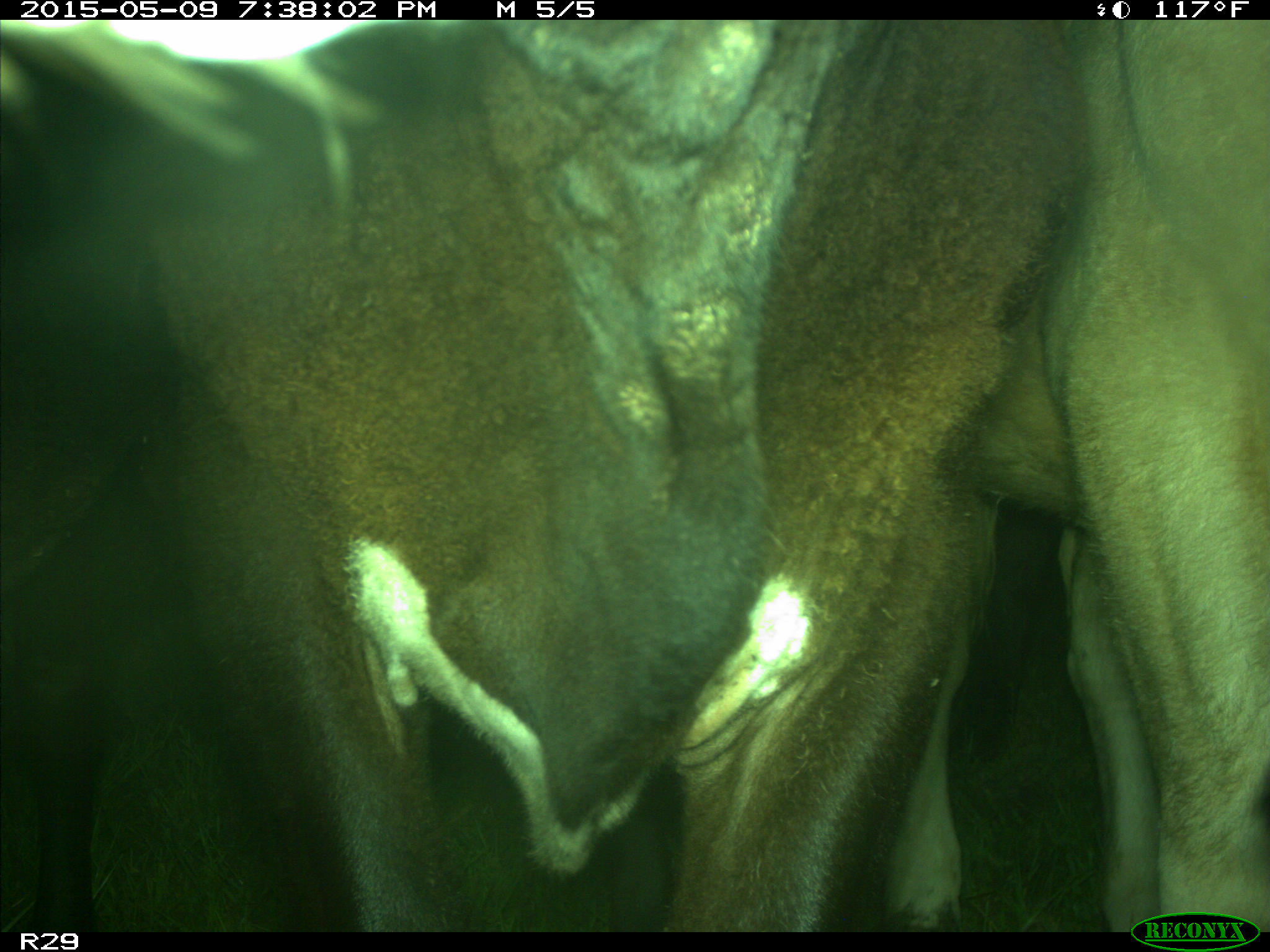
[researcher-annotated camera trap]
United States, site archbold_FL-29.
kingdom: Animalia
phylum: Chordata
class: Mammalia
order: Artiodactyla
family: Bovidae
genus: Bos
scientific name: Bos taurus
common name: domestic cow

- - - - - - -

> **Problem details**
Return the whole listing, word for word, and leave out every picture.

> **Answer box**
[researcher-annotated camera trap]
United States, site archbold_FL-29.
kingdom: Animalia
phylum: Chordata
class: Mammalia
order: Artiodactyla
family: Bovidae
genus: Bos
scientific name: Bos taurus
common name: domestic cow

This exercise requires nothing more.